— start of Given records —

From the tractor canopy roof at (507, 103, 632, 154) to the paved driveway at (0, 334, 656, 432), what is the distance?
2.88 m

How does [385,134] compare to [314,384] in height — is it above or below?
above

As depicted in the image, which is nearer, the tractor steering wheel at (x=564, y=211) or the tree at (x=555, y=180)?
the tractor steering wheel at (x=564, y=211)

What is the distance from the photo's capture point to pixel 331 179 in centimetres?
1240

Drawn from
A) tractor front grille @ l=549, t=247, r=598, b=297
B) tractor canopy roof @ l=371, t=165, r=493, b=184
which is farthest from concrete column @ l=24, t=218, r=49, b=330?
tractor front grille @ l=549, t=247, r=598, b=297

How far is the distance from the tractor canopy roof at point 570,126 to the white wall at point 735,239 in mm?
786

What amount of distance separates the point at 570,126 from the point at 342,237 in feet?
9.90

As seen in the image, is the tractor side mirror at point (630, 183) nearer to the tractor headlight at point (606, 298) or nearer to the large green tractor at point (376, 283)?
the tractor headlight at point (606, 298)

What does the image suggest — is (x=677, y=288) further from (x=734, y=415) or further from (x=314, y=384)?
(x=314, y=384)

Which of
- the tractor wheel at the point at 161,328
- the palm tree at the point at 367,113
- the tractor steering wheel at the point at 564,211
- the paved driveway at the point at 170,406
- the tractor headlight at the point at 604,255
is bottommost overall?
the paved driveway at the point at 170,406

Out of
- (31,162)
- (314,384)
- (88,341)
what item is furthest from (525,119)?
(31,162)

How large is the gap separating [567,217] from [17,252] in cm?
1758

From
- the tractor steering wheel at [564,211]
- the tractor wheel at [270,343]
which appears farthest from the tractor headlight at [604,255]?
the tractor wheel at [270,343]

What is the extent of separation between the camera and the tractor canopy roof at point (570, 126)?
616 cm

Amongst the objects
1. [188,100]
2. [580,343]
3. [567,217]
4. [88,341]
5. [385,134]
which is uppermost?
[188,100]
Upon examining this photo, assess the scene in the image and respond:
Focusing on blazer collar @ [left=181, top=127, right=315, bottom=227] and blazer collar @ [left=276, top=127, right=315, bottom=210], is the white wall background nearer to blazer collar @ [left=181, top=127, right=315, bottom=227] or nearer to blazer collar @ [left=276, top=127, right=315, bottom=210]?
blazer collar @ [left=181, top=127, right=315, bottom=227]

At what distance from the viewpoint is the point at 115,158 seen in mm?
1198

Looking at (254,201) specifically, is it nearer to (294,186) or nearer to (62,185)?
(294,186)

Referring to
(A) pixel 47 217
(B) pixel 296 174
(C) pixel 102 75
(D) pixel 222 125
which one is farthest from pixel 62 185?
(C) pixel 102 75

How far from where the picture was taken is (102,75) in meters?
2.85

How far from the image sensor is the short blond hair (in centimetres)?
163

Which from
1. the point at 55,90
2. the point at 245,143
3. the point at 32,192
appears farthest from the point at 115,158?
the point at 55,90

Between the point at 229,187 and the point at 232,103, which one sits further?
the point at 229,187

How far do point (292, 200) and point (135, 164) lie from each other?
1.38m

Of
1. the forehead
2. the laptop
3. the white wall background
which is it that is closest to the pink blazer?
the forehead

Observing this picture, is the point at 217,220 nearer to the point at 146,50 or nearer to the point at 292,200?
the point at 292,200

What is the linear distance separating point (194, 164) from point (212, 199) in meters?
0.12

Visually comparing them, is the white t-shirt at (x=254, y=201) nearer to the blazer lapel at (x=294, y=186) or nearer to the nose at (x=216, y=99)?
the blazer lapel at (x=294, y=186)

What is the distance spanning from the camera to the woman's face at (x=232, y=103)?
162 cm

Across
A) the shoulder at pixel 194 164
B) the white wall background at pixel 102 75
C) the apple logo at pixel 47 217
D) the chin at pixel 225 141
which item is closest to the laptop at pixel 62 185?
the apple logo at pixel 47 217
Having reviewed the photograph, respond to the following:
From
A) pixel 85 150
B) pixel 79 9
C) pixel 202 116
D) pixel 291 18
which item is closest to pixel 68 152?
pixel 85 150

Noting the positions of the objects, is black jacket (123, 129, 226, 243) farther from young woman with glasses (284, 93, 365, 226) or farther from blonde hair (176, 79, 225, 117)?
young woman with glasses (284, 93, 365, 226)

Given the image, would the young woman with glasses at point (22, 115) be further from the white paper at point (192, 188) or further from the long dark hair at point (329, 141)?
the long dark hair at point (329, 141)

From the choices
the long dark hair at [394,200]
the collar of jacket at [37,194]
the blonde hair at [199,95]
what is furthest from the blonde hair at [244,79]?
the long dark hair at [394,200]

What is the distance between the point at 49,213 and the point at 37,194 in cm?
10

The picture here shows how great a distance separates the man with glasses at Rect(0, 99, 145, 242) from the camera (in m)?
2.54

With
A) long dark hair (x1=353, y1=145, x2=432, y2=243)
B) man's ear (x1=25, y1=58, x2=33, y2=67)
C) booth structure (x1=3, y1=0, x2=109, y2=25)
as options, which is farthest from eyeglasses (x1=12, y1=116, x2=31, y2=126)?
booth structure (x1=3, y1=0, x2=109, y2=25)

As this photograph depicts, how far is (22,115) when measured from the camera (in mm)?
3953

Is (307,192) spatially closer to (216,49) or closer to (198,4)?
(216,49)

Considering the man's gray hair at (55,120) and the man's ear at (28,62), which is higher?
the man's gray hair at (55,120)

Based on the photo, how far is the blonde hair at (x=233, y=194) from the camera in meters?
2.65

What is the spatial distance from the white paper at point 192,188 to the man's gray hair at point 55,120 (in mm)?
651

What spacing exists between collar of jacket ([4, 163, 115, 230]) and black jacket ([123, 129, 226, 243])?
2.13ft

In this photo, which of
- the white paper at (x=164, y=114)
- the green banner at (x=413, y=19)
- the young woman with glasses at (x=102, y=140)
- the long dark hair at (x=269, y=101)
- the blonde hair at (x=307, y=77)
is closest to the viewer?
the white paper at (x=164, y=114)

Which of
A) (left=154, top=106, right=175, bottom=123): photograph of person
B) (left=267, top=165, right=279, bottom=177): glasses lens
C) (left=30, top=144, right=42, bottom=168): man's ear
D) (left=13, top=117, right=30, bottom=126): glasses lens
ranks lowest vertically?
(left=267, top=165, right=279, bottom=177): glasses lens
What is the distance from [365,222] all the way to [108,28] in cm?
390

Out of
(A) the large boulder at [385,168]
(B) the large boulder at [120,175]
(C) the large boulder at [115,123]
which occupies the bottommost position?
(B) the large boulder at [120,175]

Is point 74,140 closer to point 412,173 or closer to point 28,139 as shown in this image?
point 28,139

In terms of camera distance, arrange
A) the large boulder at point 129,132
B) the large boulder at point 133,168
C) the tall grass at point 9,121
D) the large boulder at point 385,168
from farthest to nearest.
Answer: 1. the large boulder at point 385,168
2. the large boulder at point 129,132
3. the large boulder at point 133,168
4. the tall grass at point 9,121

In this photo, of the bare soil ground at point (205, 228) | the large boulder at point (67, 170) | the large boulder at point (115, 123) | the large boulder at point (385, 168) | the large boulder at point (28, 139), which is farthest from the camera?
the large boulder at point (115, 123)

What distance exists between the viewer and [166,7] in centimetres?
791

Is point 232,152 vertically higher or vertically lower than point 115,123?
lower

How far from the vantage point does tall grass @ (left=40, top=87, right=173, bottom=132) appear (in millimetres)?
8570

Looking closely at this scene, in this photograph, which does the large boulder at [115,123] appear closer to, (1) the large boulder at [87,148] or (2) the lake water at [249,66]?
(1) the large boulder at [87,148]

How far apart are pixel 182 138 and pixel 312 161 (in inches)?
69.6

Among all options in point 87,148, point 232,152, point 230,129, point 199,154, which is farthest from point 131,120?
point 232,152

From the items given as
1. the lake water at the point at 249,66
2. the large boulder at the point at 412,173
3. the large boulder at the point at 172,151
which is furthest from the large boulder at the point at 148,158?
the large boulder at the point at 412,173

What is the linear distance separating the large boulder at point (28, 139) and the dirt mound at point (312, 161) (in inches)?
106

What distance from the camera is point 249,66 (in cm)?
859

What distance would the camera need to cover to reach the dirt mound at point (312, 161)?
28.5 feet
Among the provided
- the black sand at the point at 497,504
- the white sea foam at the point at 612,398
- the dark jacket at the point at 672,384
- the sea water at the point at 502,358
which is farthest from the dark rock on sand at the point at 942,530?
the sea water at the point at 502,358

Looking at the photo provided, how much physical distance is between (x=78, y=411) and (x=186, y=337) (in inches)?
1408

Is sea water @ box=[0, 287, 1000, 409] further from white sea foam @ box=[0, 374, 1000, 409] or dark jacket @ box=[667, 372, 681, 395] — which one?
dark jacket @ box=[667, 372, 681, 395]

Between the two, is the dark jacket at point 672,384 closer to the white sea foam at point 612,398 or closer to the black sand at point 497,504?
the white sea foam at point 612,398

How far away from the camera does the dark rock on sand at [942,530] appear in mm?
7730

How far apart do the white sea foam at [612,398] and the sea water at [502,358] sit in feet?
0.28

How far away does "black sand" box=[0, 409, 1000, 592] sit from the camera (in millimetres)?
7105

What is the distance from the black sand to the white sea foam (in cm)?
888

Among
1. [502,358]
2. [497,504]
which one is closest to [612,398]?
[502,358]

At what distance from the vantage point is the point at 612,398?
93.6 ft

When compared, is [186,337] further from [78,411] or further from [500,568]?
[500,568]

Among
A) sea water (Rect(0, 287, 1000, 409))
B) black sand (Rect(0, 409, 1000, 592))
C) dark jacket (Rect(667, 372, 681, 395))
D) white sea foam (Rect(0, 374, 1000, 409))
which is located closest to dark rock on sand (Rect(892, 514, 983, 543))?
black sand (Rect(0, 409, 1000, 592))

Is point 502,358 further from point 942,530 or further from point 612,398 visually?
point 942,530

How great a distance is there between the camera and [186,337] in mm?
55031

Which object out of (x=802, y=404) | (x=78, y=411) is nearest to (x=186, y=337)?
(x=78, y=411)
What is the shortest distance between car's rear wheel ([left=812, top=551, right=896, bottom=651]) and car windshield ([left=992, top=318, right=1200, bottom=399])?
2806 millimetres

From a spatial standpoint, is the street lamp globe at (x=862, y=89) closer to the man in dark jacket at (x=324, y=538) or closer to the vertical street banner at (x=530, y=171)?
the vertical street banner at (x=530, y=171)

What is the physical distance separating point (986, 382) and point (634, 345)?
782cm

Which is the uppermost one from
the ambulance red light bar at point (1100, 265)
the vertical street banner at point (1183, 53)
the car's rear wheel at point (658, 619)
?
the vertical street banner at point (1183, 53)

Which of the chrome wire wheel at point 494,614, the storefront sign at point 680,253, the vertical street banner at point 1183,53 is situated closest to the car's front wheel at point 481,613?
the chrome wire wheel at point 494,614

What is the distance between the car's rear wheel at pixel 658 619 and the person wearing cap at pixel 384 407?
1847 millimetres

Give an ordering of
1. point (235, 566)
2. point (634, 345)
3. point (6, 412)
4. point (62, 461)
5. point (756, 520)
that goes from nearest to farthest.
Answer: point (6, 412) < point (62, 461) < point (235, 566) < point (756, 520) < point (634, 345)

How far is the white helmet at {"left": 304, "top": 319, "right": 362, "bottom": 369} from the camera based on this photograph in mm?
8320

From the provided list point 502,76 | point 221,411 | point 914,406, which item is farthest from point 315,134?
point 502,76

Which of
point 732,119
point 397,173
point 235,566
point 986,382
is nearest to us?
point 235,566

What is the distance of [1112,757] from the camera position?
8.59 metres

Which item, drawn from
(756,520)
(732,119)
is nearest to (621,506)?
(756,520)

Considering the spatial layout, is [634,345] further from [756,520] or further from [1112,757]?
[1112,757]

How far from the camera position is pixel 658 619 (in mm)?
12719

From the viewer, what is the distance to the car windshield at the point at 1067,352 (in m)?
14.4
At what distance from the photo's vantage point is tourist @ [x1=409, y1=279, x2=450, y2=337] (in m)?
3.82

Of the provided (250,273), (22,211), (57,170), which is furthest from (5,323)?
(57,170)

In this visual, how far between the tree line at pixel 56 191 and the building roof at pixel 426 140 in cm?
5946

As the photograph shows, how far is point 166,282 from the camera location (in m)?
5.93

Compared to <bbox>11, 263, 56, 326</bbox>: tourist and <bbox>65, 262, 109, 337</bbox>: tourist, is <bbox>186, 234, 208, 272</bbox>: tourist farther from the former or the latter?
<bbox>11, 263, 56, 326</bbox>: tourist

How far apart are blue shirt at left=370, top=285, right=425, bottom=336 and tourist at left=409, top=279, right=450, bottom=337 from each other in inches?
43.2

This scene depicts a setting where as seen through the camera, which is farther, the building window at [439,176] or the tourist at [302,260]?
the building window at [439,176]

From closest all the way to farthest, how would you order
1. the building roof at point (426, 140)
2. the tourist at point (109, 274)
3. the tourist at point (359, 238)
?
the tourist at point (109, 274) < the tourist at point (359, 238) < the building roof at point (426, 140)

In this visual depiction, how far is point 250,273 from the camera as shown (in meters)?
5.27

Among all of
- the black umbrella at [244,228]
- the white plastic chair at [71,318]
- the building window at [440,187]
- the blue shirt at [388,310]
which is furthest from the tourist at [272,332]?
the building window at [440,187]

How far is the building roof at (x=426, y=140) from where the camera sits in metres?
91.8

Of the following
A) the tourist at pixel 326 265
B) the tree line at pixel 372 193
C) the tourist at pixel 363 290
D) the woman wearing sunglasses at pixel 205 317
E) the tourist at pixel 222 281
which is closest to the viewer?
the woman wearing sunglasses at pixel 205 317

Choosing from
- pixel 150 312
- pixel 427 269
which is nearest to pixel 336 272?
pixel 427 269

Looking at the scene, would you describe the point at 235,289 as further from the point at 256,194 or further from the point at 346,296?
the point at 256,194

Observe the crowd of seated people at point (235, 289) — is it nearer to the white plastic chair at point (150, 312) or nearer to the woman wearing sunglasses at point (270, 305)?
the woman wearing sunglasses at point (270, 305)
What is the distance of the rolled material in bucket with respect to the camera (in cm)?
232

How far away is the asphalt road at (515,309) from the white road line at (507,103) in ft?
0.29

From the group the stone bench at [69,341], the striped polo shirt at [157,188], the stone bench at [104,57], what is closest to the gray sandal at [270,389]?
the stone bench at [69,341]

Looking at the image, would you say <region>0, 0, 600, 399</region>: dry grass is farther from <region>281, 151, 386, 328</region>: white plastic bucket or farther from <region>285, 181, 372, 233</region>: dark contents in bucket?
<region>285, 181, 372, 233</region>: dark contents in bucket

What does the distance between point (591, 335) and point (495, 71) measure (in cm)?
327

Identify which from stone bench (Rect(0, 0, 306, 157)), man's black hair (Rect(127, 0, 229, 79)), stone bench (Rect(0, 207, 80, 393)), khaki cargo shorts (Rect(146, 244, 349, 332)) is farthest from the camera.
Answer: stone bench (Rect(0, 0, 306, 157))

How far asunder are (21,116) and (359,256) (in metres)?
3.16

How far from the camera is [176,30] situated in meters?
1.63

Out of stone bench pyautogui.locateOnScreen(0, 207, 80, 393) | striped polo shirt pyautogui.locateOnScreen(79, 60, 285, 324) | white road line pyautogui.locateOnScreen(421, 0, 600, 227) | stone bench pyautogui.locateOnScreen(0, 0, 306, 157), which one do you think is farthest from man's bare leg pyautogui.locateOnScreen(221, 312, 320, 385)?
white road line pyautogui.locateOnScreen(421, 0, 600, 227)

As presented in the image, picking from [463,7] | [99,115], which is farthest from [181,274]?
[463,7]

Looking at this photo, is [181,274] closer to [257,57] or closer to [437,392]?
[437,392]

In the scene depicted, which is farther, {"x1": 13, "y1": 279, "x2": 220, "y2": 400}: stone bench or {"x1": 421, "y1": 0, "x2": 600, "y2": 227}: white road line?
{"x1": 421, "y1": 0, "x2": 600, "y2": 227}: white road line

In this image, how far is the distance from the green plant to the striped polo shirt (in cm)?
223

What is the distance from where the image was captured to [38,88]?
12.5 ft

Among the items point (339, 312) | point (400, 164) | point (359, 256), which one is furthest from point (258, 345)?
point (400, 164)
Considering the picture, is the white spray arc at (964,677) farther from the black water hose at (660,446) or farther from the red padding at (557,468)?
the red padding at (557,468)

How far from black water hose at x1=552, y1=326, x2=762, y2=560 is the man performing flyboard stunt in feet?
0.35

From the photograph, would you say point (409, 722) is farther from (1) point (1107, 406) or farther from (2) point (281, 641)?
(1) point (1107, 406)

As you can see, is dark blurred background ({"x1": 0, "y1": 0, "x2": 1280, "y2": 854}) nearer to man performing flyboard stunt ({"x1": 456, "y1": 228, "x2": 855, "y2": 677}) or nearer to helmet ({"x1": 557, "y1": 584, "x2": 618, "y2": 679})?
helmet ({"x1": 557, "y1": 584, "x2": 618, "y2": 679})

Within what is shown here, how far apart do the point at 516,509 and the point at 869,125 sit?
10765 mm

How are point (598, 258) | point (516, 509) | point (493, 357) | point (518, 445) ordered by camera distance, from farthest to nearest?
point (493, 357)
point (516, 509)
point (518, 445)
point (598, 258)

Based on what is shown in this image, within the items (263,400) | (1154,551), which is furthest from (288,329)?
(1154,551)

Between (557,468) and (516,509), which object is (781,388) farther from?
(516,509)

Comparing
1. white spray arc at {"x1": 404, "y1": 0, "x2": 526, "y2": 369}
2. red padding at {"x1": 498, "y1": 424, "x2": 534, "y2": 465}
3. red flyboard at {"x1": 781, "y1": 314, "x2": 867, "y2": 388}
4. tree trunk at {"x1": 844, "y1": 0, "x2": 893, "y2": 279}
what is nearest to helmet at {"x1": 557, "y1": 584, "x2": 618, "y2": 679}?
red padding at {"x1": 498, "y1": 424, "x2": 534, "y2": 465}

— end of Given records —

▶ _Requirements_:
Starting at the line that contains "How far from black", output each remaining line of the listing, the last line included, exactly as it appears.

▶ _Exercise output_:
How far from black water hose at x1=552, y1=326, x2=762, y2=560 is the man performing flyboard stunt in feet?
0.35

From the photograph, would you say point (409, 722) is farther from (1) point (1107, 406) or farther from (2) point (281, 641)?
(1) point (1107, 406)

As you can see, is dark blurred background ({"x1": 0, "y1": 0, "x2": 1280, "y2": 854}) nearer to man performing flyboard stunt ({"x1": 456, "y1": 228, "x2": 855, "y2": 677}) or nearer to helmet ({"x1": 557, "y1": 584, "x2": 618, "y2": 679})?
helmet ({"x1": 557, "y1": 584, "x2": 618, "y2": 679})

Within what is shown here, how far apart do the point at 516,509 and the point at 869,125 sit?
10765 mm

How are point (598, 258) | point (516, 509) | point (493, 357) | point (518, 445) ordered by camera distance, from farthest to nearest?
point (493, 357)
point (516, 509)
point (518, 445)
point (598, 258)

Based on what is shown in this image, within the items (263,400) | (1154,551), which is furthest from (288,329)?
(1154,551)

Between (557,468) and (516,509), which object is (781,388) farther from?
(516,509)

Comparing
1. white spray arc at {"x1": 404, "y1": 0, "x2": 526, "y2": 369}
2. red padding at {"x1": 498, "y1": 424, "x2": 534, "y2": 465}
3. red flyboard at {"x1": 781, "y1": 314, "x2": 867, "y2": 388}
4. tree trunk at {"x1": 844, "y1": 0, "x2": 893, "y2": 279}
what is nearest to helmet at {"x1": 557, "y1": 584, "x2": 618, "y2": 679}?
red padding at {"x1": 498, "y1": 424, "x2": 534, "y2": 465}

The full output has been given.